### Task description
Copy word for word the part of the function documentation below that opens with the words containing "pm, drawdown" and closes with "length.out = na)".

### Passage shown
________________

Diversification Ratio

Description

Compute the diversification ratio of a portfolio.

Usage

divRatio(w, var)

Arguments

w

numeric: a vector of weights

var

numeric matrix: the variance–covariance matrix

Details

The function provides an efficient implementation of the diversification ratio, suitable for optimisation.

Value

a numeric vector of length one

Author(s)

Enrico Schumann

References

Gilli, M., Maringer, D. and Schumann, E. (2019) Numerical Methods and Optimization in Finance. 2nd edition. Elsevier. doi:10.1016/C2017-0-01621-X

Yves Choueifaty and Yves Coignard (2008) Toward Maximum Diversification. Journal of Portfolio Management 35(1), 40–51.

See Also

pm, drawdown

Examples

na  <- 10     ## number of assets
rho <- 0.5    ## correlation
v_min <- 0.2  ## minimum vol
v_max <- 0.4  ## maximum vol

## set up a covariance matrix S
C <- array(rho, dim = c(na,na))
diag(C) <- 1
vols <- seq(v_min, v_max, length.out = na)
S <- outer(vols, vols) * C

w <- rep(1/na, na)  ## weights
divRatio(w, S)


Drawdown

Description

Compute the drawdown of a time series.

Usage

  drawdown(v, relative = TRUE, summary = TRUE)

Arguments

v

a price series (a numeric vector)

relative

if TRUE, maximum drawdown is chosen according to percentage losses; else in units of v

summary

if TRUE, provide maximum drawdown and time when it occured; else return drawdown vector

Details

The drawdown at position t of a time series v is the difference between the highest peak that was reached before t and the current value. If the current value represents a new high, the drawdown is zero.

Value

If summary is FALSE, a vector of the same length as v. If summary is TRUE, a list

maximum

maximum drawdown

high

the max of v

high.position

position of high

low

the min of v

low.position

position of low

Author(s)

Enrico Schumann

References

Gilli, M., Maringer, D. and Schumann, E. (2019) Numerical Methods and Optimization in Finance. 2nd edition. Elsevier. doi:10.1016/C2017-0-01621-X

Schumann, E. (2023) Financial Optimisation with R (NMOF Manual). http://enricoschumann.net/NMOF.htm#NMOFmanual

See Also

drawdowns

Examples

v <- cumprod(1 + rnorm(20) * 0.02)
drawdown(v)

Computing Prices of European Calls with a Binomial Tree

Description

Computes the fair value of a European Call with the binomial tree of Cox, Ross and Rubinstein.

________________

### Data listing
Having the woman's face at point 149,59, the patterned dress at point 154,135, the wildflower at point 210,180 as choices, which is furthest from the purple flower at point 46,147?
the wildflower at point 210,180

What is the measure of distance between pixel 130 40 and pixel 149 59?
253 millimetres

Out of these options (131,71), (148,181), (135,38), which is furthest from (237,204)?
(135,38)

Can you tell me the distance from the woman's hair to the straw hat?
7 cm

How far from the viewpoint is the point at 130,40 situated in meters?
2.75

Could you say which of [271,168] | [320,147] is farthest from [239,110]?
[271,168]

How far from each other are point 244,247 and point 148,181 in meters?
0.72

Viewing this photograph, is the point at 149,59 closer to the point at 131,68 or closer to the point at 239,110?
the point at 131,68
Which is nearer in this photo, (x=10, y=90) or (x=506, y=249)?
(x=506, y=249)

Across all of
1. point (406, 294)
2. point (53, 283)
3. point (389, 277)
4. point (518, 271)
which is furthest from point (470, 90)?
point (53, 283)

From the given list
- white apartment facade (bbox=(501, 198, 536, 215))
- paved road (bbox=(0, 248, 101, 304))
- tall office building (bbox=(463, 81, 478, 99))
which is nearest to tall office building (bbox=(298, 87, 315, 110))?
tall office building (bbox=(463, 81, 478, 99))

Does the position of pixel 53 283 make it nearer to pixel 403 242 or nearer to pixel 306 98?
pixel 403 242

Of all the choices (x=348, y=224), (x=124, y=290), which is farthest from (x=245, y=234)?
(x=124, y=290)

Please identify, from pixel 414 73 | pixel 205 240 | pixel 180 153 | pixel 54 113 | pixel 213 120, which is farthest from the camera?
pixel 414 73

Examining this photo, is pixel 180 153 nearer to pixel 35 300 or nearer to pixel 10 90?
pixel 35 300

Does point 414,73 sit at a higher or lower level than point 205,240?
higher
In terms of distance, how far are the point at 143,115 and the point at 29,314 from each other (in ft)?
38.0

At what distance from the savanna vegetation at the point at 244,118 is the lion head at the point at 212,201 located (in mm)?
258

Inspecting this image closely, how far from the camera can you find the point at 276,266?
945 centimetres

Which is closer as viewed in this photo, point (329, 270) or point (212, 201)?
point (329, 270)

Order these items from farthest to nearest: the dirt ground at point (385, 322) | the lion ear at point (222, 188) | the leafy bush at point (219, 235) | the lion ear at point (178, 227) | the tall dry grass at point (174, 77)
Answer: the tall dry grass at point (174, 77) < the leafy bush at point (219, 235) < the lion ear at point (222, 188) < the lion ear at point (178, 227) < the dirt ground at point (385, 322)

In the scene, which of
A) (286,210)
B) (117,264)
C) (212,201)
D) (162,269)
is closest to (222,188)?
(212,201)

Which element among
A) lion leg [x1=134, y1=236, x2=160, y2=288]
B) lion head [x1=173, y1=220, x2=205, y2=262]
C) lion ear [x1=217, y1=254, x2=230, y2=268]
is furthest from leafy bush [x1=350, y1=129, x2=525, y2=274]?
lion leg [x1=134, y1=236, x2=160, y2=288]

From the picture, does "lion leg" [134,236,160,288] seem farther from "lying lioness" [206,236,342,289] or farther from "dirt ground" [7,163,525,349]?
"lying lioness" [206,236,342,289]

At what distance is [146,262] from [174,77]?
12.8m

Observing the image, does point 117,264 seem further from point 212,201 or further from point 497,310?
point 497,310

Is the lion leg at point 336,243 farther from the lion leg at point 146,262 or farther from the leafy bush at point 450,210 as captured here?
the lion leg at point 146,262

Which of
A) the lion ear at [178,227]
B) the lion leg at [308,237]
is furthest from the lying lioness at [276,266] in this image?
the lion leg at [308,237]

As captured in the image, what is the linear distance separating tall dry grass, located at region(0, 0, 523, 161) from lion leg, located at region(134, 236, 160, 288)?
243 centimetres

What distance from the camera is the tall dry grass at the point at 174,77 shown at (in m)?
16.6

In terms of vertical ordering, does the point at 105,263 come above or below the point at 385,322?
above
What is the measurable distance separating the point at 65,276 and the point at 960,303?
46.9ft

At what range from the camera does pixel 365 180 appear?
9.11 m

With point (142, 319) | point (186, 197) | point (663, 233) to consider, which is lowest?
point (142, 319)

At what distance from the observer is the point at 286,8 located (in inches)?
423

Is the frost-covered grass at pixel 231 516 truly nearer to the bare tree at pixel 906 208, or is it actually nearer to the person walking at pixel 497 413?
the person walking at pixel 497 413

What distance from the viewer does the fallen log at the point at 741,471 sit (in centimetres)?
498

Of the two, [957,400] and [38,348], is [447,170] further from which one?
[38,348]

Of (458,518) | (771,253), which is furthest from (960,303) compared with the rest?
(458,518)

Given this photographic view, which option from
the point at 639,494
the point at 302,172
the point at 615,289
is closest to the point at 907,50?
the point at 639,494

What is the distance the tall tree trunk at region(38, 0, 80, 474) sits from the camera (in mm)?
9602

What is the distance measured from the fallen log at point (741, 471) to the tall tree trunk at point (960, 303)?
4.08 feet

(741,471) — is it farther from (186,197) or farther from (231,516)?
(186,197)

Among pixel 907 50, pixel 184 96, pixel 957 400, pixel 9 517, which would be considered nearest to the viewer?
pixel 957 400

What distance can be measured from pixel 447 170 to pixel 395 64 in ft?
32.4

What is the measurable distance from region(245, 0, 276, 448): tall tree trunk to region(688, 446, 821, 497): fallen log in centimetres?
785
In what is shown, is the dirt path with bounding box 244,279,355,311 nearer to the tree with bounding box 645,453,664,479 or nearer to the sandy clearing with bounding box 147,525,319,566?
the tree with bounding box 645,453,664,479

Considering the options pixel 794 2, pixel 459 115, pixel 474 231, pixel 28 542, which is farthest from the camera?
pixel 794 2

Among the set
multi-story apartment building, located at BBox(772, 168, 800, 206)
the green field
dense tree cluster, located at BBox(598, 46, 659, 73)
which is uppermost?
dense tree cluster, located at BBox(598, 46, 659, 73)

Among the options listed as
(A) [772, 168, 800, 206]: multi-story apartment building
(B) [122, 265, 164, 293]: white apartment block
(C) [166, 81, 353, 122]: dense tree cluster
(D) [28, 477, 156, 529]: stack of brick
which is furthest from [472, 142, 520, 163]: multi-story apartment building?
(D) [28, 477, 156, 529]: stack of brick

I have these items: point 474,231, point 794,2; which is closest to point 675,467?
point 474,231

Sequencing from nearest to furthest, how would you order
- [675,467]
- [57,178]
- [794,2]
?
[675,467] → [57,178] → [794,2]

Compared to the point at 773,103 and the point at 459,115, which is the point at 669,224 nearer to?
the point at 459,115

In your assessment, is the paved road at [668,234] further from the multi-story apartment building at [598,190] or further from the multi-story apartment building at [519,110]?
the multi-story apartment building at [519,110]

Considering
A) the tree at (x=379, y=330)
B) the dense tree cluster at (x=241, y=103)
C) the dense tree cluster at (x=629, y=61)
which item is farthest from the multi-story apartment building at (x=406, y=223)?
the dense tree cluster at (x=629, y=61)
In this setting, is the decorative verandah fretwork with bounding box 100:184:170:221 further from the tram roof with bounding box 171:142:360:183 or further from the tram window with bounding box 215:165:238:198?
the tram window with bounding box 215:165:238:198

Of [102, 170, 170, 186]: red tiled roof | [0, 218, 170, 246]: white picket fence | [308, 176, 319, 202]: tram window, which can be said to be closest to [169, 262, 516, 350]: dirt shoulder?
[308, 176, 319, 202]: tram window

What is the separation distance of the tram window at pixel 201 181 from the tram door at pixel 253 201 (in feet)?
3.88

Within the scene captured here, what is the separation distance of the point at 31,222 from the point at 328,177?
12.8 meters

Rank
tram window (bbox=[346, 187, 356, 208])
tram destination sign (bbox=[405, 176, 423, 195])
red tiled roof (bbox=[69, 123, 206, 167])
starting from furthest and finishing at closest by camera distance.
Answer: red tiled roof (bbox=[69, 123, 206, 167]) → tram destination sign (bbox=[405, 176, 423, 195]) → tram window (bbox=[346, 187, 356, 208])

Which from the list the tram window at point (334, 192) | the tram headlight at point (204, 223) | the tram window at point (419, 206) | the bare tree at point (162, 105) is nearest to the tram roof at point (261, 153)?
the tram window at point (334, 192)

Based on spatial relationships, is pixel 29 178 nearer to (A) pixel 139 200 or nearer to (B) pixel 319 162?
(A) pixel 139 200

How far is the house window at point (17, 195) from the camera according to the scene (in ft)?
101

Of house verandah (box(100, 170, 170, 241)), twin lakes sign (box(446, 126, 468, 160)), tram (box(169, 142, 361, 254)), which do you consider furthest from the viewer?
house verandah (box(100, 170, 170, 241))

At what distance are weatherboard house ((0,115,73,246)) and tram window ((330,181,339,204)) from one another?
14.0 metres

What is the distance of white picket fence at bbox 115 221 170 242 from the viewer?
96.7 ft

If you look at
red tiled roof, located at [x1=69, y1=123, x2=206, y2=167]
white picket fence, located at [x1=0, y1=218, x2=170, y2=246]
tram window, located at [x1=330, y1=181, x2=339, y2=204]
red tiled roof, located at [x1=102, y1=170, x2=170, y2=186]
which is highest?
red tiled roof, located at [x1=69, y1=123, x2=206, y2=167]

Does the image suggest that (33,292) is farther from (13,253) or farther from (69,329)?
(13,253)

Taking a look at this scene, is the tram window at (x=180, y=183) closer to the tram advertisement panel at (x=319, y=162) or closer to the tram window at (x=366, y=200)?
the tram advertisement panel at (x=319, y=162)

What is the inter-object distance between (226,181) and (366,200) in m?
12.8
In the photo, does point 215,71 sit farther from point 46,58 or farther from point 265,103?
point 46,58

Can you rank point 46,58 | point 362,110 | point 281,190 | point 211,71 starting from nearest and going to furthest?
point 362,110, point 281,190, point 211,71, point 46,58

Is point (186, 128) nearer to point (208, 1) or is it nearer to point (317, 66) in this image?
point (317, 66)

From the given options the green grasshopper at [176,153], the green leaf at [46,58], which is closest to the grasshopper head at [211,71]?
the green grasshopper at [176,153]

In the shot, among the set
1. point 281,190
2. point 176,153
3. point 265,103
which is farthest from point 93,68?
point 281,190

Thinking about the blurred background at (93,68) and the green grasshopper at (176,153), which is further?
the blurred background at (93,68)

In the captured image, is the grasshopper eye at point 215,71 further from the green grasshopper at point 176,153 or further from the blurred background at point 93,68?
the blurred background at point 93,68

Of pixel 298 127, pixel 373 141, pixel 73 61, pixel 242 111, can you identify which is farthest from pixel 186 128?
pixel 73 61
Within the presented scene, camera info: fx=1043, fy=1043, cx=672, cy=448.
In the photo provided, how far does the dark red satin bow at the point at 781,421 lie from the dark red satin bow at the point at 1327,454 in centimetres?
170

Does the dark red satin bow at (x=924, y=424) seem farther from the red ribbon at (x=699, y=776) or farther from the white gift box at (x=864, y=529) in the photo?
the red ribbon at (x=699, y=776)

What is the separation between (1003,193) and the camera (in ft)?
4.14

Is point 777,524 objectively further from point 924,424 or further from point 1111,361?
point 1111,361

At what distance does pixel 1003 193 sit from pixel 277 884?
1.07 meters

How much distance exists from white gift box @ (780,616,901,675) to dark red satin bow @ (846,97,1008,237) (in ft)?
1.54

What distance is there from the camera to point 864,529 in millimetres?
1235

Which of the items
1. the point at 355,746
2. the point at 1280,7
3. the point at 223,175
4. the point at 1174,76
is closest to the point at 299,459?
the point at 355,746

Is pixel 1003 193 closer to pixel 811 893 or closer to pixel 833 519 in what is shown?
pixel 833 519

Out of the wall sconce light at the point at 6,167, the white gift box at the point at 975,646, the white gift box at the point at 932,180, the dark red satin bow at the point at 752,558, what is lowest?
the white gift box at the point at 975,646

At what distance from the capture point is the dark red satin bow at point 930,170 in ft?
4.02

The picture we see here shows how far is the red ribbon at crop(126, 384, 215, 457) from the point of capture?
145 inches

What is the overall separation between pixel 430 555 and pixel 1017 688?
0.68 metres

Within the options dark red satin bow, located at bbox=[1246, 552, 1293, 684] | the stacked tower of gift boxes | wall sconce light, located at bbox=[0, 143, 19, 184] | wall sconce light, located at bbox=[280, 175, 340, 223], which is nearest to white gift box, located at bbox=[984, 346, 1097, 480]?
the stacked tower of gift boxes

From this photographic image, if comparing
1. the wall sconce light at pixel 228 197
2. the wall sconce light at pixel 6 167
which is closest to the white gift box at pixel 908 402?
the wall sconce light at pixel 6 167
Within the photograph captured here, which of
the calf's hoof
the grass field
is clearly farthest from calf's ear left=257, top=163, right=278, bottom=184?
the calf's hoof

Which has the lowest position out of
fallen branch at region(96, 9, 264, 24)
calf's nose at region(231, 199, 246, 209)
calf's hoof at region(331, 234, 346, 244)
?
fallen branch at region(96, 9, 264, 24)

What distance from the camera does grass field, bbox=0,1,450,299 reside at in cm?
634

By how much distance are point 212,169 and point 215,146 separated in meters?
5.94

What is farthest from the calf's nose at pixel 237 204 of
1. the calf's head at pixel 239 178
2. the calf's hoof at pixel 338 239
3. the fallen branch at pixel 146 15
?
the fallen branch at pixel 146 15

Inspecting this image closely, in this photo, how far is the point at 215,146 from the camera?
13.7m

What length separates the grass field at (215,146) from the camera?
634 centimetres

________________

### Output for this exercise
pm, drawdown

Examples

na  <- 10     ## number of assets
rho <- 0.5    ## correlation
v_min <- 0.2  ## minimum vol
v_max <- 0.4  ## maximum vol

## set up a covariance matrix S
C <- array(rho, dim = c(na,na))
diag(C) <- 1
vols <- seq(v_min, v_max, length.out = na)